■ **TEXTO DO DOCUMENTO**
As cidades têm um papel fundamental na busca por soluções e políticas para reduzir os problemas que resultam nas atuais mudanças climáticas globais. As áreas urbanas são, hoje, responsáveis por mais de 70% das emissões de dióxido de carbono (CO₂) — uma das principais causas do efeito estufa e de suas consequências para o meio ambiente e para a vida de todos.
O percentual é significativo, uma vez que os municípios ocupam apenas de 0,4 a 0,9% da superfície terrestre, como aponta a pesquisa “Efeitos da mudança da população ou densidade nas emissões urbanas de dióxido de carbono”, publicada pela Nature Communications — canal especializado em estudos no campo das ciências naturais.
O levantamento realizado pelos professores Haroldo V. Ribeiro, do Departamento de Física da Universidade Estadual de Maringá (PR), e Diego Rybski e Jürgen P. Kropp, ambos do Instituto Potsdam de Pesquisas sobre Impacto Climático (Alemanha), analisou a relação entre densidade e emissão de gás carbônico (como também é chamado o dióxido de carbono) por uma perspectiva diferente das investigações efetuadas sobre esse assunto até o momento, verificando simultaneamente os reflexos da população e da área sobre a quantidade de CO₂ liberado, assim como as possíveis interações entre essas duas métricas urbanas. Entre as descobertas feitas pelos pesquisadores está a de que o adensamento sempre tem menos impacto que o crescimento populacional.
Eles estimaram, com base em dados sobre as cidades dos Estados Unidos, que uma elevação de 1% na densidade de uma localidade com 10 mil habitantes está associada a uma diminuição das emissões de dióxido de carbono de 0,42%.
Já a mesma modificação em um município bem maior, com 1 milhão de moradores, apresenta uma redução de 0,56% no gás carbônico produzido. Segundo os docentes, os resultados do estudo sugerem que “o adensamento de grandes regiões urbanas populosas provavelmente terá contribuições importantes para baixar as emissões de CO₂”.
O planejamento urbano das cidades e a maneira como as pessoas acabam se distribuindo por seu território e em seu entorno afetam o volume de dióxido de carbono liberado, assim como de outros gases de efeito estufa.
Localidades mais espraiadas e com áreas metropolitanas em processo de expansão, cenário que vem sendo registrado, especialmente, em países em desenvolvimento acelerado — como China e Índia —, provocam alterações nos deslocamentos pendulares (percursos diários feitos entre casa e trabalho e/ou estudo), aumentando as viagens e o uso do automóvel e colaborando para o incremento das emissões de gás carbônico.
Ainda dentro do contexto das cidades norte-americanas, distintas pesquisas revelam que existe uma variação expressiva na liberação doméstica de CO₂, sendo menor nas regiões rurais, crescendo nos subúrbios até chegarem a um pico nas áreas urbanas e voltarem a cair nas partes centrais mais densas dos municípios.

■ **DADOS DE ENTRADA**

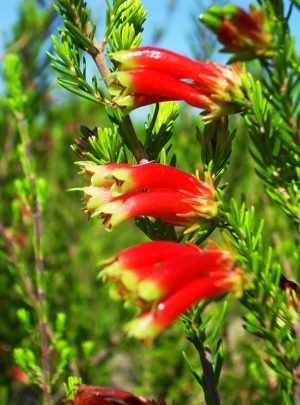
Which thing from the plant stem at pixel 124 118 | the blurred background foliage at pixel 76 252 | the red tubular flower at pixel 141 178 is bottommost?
the blurred background foliage at pixel 76 252

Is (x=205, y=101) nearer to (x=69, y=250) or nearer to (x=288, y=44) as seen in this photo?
(x=288, y=44)

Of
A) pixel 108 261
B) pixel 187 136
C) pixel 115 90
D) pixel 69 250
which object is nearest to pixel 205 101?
pixel 115 90

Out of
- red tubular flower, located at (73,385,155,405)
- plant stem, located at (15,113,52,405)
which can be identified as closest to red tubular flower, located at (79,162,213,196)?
red tubular flower, located at (73,385,155,405)

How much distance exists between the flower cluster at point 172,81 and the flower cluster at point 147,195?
0.34 ft

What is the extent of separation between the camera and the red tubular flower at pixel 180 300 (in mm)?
695

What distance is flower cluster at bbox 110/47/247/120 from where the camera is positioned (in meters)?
0.87

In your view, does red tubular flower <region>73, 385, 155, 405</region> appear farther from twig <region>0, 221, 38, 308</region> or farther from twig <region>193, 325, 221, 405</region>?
twig <region>0, 221, 38, 308</region>

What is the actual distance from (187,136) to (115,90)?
224 cm

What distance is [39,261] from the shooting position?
5.45ft

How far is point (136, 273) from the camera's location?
2.39 ft

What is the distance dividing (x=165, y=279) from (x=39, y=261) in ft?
3.32

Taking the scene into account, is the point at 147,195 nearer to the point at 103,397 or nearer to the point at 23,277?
the point at 103,397

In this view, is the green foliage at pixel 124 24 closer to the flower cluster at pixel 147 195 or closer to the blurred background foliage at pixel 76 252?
the flower cluster at pixel 147 195

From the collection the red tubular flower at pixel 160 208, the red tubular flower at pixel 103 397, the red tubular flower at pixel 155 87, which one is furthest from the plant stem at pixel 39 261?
the red tubular flower at pixel 155 87
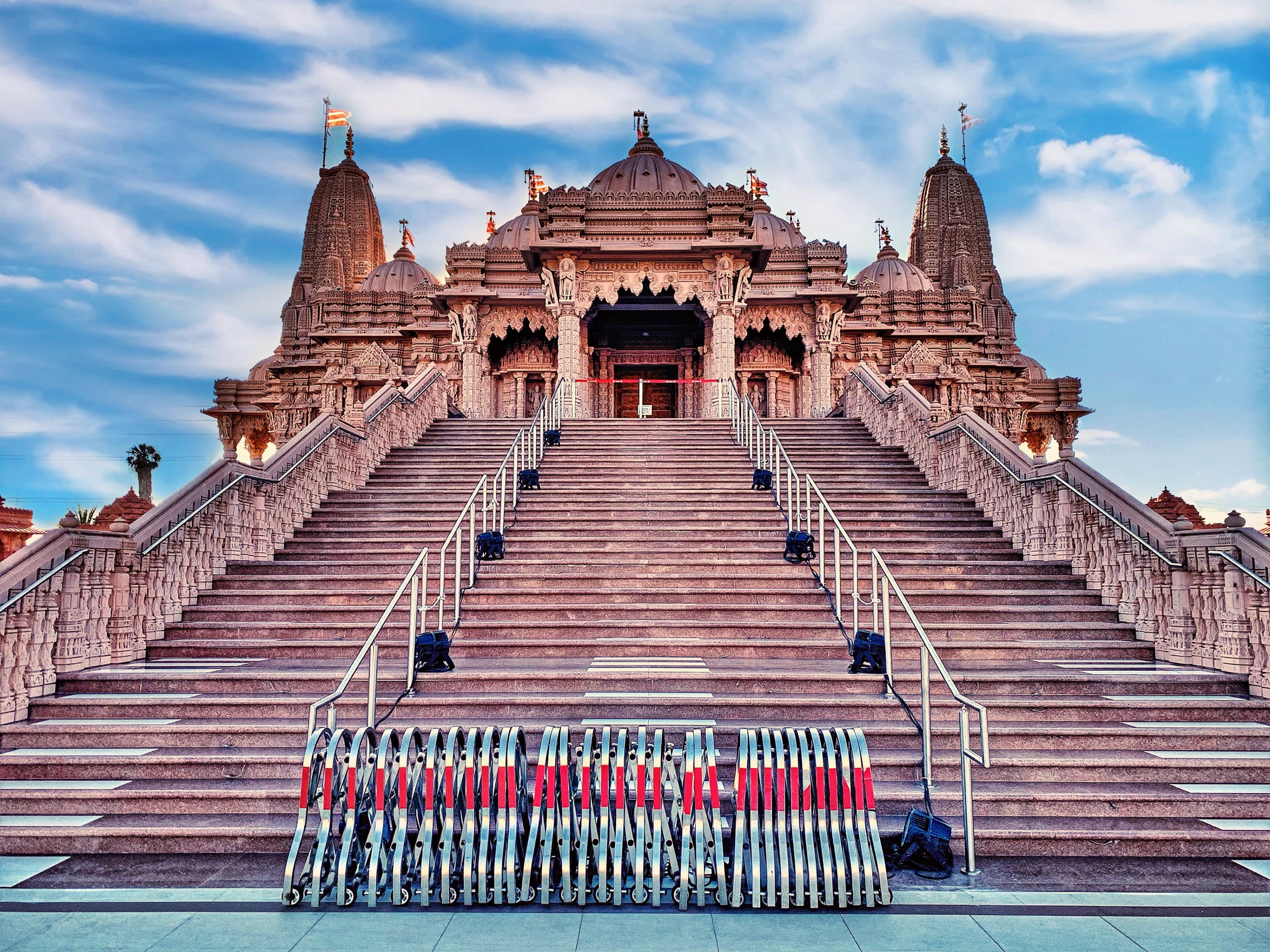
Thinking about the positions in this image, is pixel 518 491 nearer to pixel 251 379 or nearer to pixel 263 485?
pixel 263 485

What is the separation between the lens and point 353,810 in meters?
5.04

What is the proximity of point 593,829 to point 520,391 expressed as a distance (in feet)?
94.2

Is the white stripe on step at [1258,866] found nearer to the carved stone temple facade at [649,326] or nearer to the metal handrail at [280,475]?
the carved stone temple facade at [649,326]

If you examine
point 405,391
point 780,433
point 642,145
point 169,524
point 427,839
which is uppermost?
point 642,145

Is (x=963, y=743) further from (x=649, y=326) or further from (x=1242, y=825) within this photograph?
(x=649, y=326)

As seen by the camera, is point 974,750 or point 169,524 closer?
point 974,750

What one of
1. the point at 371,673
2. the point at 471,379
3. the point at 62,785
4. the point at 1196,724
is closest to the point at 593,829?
the point at 371,673

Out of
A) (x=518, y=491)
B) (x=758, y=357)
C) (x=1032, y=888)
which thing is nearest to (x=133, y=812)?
(x=1032, y=888)

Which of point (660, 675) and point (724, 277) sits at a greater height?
point (724, 277)

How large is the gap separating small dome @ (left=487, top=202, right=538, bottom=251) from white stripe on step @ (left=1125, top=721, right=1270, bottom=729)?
33.6m

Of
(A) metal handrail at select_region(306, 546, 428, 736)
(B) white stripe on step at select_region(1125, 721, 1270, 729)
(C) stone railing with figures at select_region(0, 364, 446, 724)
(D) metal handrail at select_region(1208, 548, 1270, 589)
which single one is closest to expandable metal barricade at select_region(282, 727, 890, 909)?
(A) metal handrail at select_region(306, 546, 428, 736)

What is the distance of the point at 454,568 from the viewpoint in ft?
36.6

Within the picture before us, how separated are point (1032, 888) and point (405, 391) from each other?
16.4m

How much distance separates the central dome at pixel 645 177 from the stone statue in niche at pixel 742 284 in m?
8.64
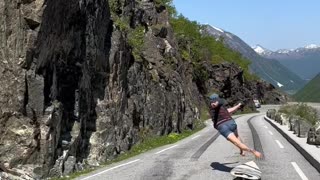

■ **TAREFAS ESCRITAS**
(a) Responda com base no texto sobre as cidades e as emissões de CO₂:
(i) Por qual percentual das emissões de dióxido de carbono as áreas urbanas são responsáveis hoje?
(ii) Qual redução nas emissões de gás carbônico está associada a uma elevação de 1% na densidade de um município com 1 milhão de moradores?
(iii) Em que tipo de região a liberação doméstica de CO₂ é menor nas cidades norte-americanas?
(b) Reescreva os registros desde a linha que contém "As seen by the" até o fim dos registros, trocando "white stripe on step" por "white line on step" e mantendo todo o resto igual. Deixe as imagens de fora.
O texto e os registros não têm nenhuma relação entre si.

■ **RESPOSTAS ESPERADAS**
(a)
(i) Mais de 70%.
(ii) Uma redução de 0,56%.
(iii) Nas regiões rurais.

(b)
As seen by the camera, is point 974,750 or point 169,524 closer?
point 974,750

What one of
1. the point at 371,673
2. the point at 471,379
3. the point at 62,785
4. the point at 1196,724
is closest to the point at 593,829?
the point at 371,673

Out of
A) (x=518, y=491)
B) (x=758, y=357)
C) (x=1032, y=888)
which thing is nearest to (x=133, y=812)?
(x=1032, y=888)

Which of point (660, 675) and point (724, 277) sits at a greater height?
point (724, 277)

How large is the gap separating small dome @ (left=487, top=202, right=538, bottom=251) from white line on step @ (left=1125, top=721, right=1270, bottom=729)?
33.6m

Of
(A) metal handrail at select_region(306, 546, 428, 736)
(B) white line on step at select_region(1125, 721, 1270, 729)
(C) stone railing with figures at select_region(0, 364, 446, 724)
(D) metal handrail at select_region(1208, 548, 1270, 589)
which single one is closest to expandable metal barricade at select_region(282, 727, 890, 909)?
(A) metal handrail at select_region(306, 546, 428, 736)

What is the distance of the point at 454,568 from the viewpoint in ft?
36.6

Within the picture before us, how separated are point (1032, 888) and point (405, 391) from each other?
16.4m

How much distance separates the central dome at pixel 645 177 from the stone statue in niche at pixel 742 284 in m?
8.64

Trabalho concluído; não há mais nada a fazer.